From left: Ms Jacky Kabidu from the Congolese Solidarity Campaign; Mam Khuluse from Ocilwane; Ms Zama Ntuli from Somkhele and Ms Melissa Hansen, a CCS post-doctoral fellow.
 
The Centre for Civil Society (CCS) in the School of Built Environment and Development Studies (BEDS) held a seminar focusing on extractive industries and their impact on communities in KwaZulu-Natal, the Eastern Cape and the Democratic Republic of the Congo (DRC), as part of International Women’s Day.

Attending the event were women from affected communities such as Fuleni in northern rural KZN, Xolobeni in the Eastern Cape and refugees from the eastern DRC, who spoke out against extractive industries and how they affect people, labelling such acts as ‘resource curses’.

CCS Scholar and founder of Fossil Free KZN, Ms Faith ka-Manzi, pointed out that women were becoming increasingly disgruntled about these industries which she claims wreaks havoc in communities, countries and the African continent at large.

Noting that coal represents the energy and export choice of the future in Southern Africa, Manzi stated: ‘Climate blowback from coal presents a significant threat to the region and the globe. These impacts are felt most intensively by women because of patriarchal role allocations and unequal control over natural resources in families, communities and economies. All too often, rural women work even harder to support their sons, husbands and fathers who toil in mines as migrant workers.

‘Women are the ones who, as usual, pick up the pieces left from a failed democratic state caused by a predatory extractive industry.’

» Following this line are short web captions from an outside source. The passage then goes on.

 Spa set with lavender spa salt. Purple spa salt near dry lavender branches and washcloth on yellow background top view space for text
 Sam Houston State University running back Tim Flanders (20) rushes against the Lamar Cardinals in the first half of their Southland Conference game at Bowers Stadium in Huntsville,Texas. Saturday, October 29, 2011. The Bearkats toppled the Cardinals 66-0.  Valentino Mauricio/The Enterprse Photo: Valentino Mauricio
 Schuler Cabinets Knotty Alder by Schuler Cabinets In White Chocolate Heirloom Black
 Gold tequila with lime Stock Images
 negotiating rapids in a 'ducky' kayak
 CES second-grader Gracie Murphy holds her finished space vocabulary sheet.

Manzi, with help from Ms Mam Khuluse of the Ocilwane/Fulweni Women Leaders against Mining, detailed how just a few kilometres west, communities in Fuleni were fighting Ibuthu Coal Mine. ‘This company is a mysterious firm linked to BHP Billiton and Glencore – the world’s largest mining house and commodity trader – which aims to mine coal on the southern boundary of the uMfolozi Wilderness Area, the first such proclaimed natural park in Africa. Thousands of local residents in Fuleni will be relocated (for the second time in a generation) to make way for the mine in an area already suffering more than a year of severe drought,’ said Manzi.

She added further that South Africa was well placed to expand renewable energy capacity, public transport and organic agriculture, increasing the creation of decent safe ‘Climate Jobs’  by utilising abundant wind, solar and tidal resources.

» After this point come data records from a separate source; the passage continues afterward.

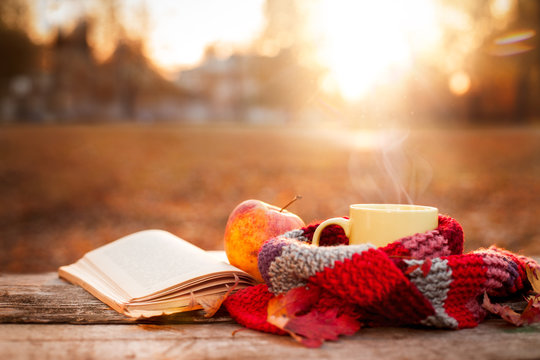 Open book, apple and yellow tea mug with warm scarf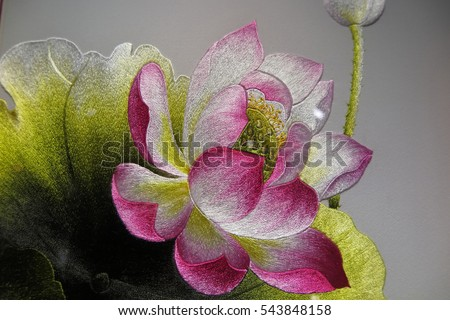 Vietnamese Lotus flower silk embroidery as a main element of the traditional Vietnamese embroidery pictures
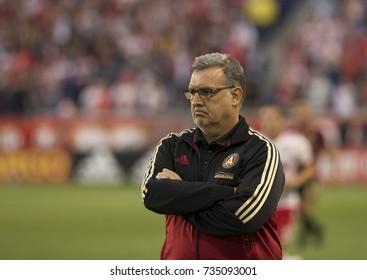Harrison, NJ - October 15, 2017: Atlanta United FC coach Gerardo Martino reacts during regular MLS game against New York Red Bulls on Red Bull Arena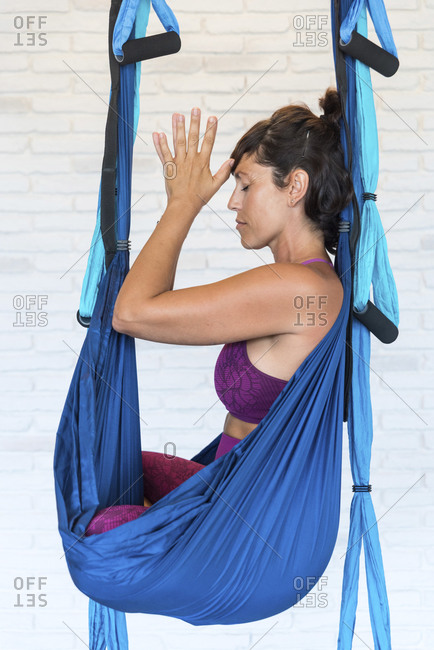 Side view of adult female with clasped hands and closed eyes sitting in hammock in Lotus pose and meditating while practicing aerial yoga against brick wall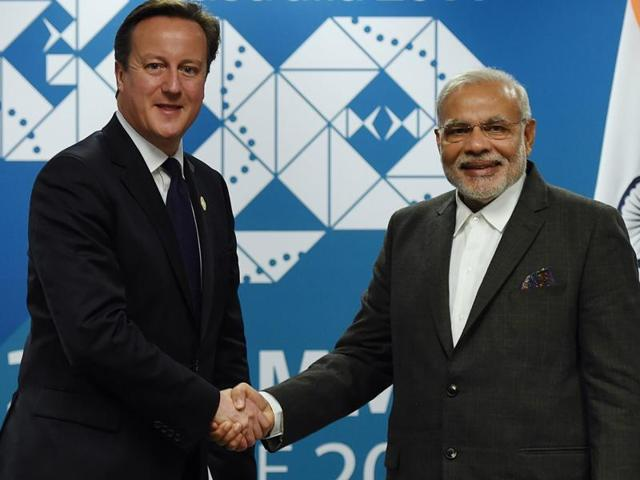 In this file photo, Britain's Prime minister David Cameron (L) shakes hands with Prime Minister Narendra Modi (R) during a bilateral meeting on the sidelines of the G20 Summit at the Brisbane Convention and Exhibitions Centre (BCEC) in Brisbane. Modi will begin his first visit to Britain as Prime Minister on November 12, 2015.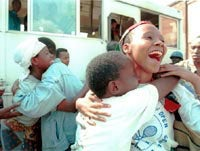 A Rwandan woman reunited with her brother.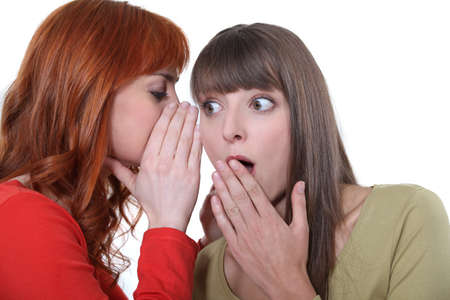 Woman whispering to her friend Stock Photo - 15574228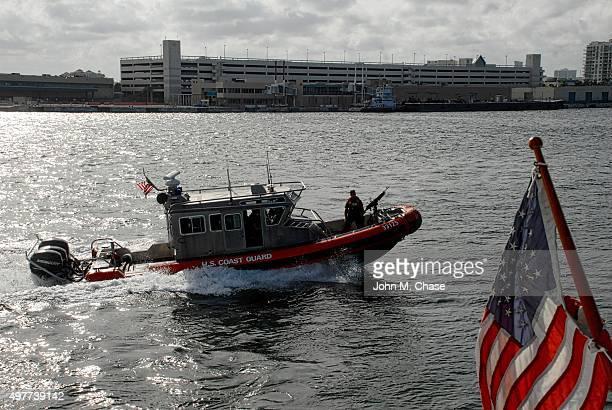Crewman mans machine gun aboard U.S. Coast Guard boat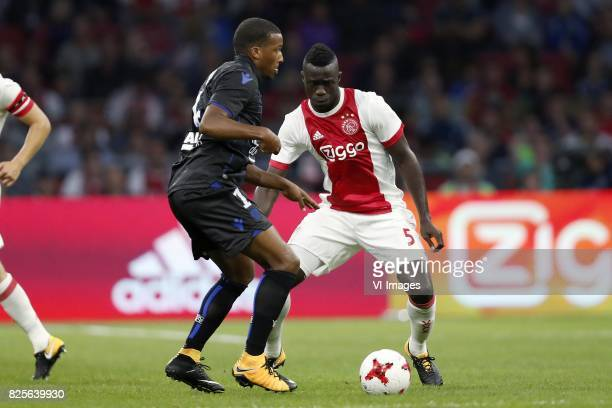 Alassane Plea of OCG Nice Davinson Sanchez of Ajax during the UEFA Champions League third round qualifying first leg match between Ajax Amsterdam and...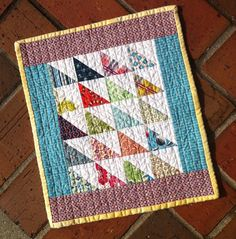 She has written several delightful books of small quilts and uses one of her patterns each month as a challenge.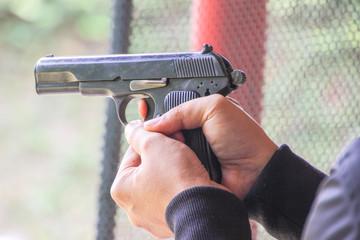 Gun on hand, gun concept or gun use.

Founder of the Durban Congolese Solidarity Campaign, Ms Jacky Kabidu, gave her input on how the DRC is heavily impacted by extractive industries highlighting that due to the mining exploitation, DRC has become a battleground in which education and the educating of women have failed in the country.  This was due to corruption; women and children being raped, assaulted and killed; and children being forced to become child soldiers with sexual violence being used as a weapon of war.

Sharing graphic images depicting violence, Kabidu said: ‘We need to raise awareness about such issues that affect communities. Academics should continue writing and publishing works on extractive industries and the effects they have on people and the climate. We should encourage women advocacy and ensure the restoration of peace in such high conflict zones.’

Documentaries and eco-feminist short films were screened on the day in an effort to raise awareness about climate change.

 The day-long deliberations included various forms of analysis, programmes of actions, solidarity strategies and empowerment tactics.